Role of inducible nitric oxide synthase on the development of virus-associated asthma exacerbation which is dependent on Th1 and Th17 cell responses.
10.3858/emm.2010.42.10.072
- Author:
Tae Seop SHIN
1
;
Byung Jae LEE
;
You Me TAE
;
You Sun KIM
;
Seong Gyu JEON
;
Yong Song GHO
;
Dong Chull CHOI
;
Yoon Keun KIM
Author Information
1. Department of Life Science, Division of Molecular and Life Sciences, Pohang University of Science and Technology (POSTECH), Pohang 790-784, Korea. juinea@postech.ac.kr
- Publication Type:Original Article ; Research Support, Non-U.S. Gov't
- Keywords:
asthma;
interferon-gamma;
interleukin-17;
neutrophils;
nitric oxide synthase type II;
RNA viruses;
Th1 cells
- MeSH:
Animals;
Asthma/*immunology/virology;
Imines/pharmacology;
Mice;
Mice, Inbred BALB C;
NG-Nitroarginine Methyl Ester/pharmacology;
Nitric Oxide Synthase Type II/antagonists & inhibitors/*metabolism;
RNA, Double-Stranded/metabolism;
Th1 Cells/*immunology;
Th17 Cells/*immunology
- From:Experimental & Molecular Medicine
2010;42(10):721-730
- CountryRepublic of Korea
- Language:English
-
Abstract:
Asthma is characterized by airway inflammation induced by immune dysfunction to inhaled antigens.

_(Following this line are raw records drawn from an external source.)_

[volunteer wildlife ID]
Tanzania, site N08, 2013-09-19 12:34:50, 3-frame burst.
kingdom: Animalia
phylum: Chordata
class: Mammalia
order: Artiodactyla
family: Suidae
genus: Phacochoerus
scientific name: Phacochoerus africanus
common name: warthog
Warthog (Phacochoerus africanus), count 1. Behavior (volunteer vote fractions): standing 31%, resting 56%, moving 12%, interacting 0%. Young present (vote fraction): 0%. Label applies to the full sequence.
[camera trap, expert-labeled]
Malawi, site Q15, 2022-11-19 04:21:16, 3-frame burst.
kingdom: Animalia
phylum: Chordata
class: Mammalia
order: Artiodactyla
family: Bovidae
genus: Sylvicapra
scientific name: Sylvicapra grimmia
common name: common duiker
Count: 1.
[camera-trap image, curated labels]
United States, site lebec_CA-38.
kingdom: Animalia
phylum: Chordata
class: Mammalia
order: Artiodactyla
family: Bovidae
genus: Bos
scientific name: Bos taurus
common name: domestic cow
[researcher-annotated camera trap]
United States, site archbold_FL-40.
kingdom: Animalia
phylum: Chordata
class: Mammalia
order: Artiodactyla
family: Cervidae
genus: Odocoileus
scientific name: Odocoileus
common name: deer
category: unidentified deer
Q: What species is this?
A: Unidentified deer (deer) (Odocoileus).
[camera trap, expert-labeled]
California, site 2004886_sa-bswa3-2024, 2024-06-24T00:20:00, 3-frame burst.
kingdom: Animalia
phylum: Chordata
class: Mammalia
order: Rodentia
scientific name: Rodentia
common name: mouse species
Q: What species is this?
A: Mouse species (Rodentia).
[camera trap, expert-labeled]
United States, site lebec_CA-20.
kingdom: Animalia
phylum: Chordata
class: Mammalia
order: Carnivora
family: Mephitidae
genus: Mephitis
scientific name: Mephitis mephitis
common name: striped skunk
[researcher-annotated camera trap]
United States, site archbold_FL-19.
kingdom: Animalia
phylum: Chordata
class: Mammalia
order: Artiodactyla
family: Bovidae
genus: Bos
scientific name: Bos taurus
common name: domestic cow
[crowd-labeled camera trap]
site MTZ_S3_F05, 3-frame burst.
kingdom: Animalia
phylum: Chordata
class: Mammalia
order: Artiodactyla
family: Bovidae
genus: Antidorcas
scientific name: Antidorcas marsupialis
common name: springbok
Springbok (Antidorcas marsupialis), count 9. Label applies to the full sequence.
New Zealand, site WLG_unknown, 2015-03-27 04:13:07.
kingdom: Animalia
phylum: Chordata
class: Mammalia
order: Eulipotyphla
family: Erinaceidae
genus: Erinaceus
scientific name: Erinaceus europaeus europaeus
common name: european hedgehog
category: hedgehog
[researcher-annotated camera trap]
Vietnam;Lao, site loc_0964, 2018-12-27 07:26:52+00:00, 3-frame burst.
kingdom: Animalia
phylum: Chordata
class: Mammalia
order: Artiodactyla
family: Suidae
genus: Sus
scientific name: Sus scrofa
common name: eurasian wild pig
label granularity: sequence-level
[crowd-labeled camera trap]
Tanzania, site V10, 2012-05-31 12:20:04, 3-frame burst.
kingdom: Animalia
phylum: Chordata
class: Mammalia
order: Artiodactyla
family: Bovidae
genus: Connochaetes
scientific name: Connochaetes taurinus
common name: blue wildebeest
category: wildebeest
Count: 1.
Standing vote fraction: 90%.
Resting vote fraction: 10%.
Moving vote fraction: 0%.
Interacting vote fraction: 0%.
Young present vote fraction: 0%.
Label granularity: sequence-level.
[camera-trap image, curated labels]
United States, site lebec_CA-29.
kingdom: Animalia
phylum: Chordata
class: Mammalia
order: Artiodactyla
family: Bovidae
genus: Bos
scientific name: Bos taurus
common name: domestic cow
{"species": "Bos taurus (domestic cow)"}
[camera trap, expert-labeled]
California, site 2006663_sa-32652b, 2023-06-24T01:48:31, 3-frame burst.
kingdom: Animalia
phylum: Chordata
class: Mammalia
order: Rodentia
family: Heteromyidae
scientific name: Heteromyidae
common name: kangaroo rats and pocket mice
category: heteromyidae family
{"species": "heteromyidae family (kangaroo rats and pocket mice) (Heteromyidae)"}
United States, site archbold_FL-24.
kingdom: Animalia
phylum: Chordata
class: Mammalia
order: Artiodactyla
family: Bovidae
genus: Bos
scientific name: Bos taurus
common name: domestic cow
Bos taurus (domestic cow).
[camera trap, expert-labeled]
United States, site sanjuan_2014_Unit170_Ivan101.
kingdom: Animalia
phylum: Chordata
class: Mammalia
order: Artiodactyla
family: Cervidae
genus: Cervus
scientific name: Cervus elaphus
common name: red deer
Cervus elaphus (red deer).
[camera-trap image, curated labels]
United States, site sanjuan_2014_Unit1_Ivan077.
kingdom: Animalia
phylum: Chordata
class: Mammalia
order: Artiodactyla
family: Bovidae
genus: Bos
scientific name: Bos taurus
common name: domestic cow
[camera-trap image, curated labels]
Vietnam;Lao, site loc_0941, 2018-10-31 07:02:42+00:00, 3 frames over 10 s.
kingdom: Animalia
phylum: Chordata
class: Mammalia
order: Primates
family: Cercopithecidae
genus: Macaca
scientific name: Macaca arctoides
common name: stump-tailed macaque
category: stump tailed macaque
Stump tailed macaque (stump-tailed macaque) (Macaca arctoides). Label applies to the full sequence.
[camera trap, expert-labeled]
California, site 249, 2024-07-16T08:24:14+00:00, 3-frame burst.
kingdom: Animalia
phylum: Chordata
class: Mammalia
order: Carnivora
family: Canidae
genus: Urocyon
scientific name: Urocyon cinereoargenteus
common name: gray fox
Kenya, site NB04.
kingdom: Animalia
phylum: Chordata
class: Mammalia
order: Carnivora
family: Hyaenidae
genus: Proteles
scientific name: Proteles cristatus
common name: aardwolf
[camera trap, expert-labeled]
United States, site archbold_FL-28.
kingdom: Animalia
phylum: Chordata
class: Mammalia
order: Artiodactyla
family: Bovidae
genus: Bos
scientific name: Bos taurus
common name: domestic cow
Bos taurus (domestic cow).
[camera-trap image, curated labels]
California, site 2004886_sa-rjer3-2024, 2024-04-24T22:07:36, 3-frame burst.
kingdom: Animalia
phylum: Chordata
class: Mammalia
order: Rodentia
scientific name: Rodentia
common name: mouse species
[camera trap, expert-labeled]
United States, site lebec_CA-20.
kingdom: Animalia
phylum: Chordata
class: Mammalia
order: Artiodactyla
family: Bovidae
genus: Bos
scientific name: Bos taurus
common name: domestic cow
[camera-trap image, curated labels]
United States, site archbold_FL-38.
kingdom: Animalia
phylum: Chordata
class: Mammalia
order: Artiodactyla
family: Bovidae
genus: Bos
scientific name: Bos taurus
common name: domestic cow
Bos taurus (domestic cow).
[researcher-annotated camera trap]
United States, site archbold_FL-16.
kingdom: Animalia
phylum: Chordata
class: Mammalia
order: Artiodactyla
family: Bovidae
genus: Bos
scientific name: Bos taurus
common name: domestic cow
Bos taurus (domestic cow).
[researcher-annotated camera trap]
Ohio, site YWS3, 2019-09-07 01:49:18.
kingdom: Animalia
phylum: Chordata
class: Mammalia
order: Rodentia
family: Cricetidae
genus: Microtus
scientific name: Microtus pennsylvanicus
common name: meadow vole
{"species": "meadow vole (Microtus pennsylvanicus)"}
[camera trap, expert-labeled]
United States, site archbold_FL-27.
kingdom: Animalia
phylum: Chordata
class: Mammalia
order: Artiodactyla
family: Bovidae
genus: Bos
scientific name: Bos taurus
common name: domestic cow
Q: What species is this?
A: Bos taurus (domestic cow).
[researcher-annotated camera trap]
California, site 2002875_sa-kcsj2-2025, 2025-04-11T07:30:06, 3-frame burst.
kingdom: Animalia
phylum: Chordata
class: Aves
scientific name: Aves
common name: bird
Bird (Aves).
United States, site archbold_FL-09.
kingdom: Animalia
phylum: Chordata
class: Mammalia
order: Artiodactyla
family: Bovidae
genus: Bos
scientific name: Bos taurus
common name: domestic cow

Although respiratory viral infections are the most common cause of asthma exacerbation, immunologic mechanisms underlying virus-associated asthma exacerbation are controversial. Clinical evidence indicates that nitric oxide (NO) levels in exhaled air are increased in exacerbated asthma patients compared to stable patients. Here, we evaluated the immunologic mechanisms and the role of NO synthases (NOSs) in the development of virus-associated asthma exacerbation. A murine model of virus-associated asthma exacerbation was established using intranasal challenge with ovalbumin (OVA) plus dsRNA for 4 weeks in mice sensitized with OVA plus dsRNA. Lung infiltration of inflammatory cells, especially neutrophils, was increased by repeated challenge with OVA plus dsRNA, as compared to OVA alone. The neutrophilic inflammation enhanced by dsRNA was partly abolished in the absence of IFN-gamma or IL-17 gene expression, whereas unaffected in the absence of IL-13. In terms of the roles of NOSs, dsRNA-enhanced neutrophilic inflammation was significantly decreased in inducible NOS (iNOS)-deficient mice compared to wild type controls; in addition, this phenotype was inhibited by treatment with a non-specific NOS inhibitor (L-NAME) or an specific inhibitor (1400 W), but not with a specific endothelial NOS inhibitor (AP-CAV peptide). Taken together, these findings suggest that iNOS pathway is important in the development of virus-associated exacerbation of neutrophilic inflammation, which is dependent on both Th1 and Th17 cell responses.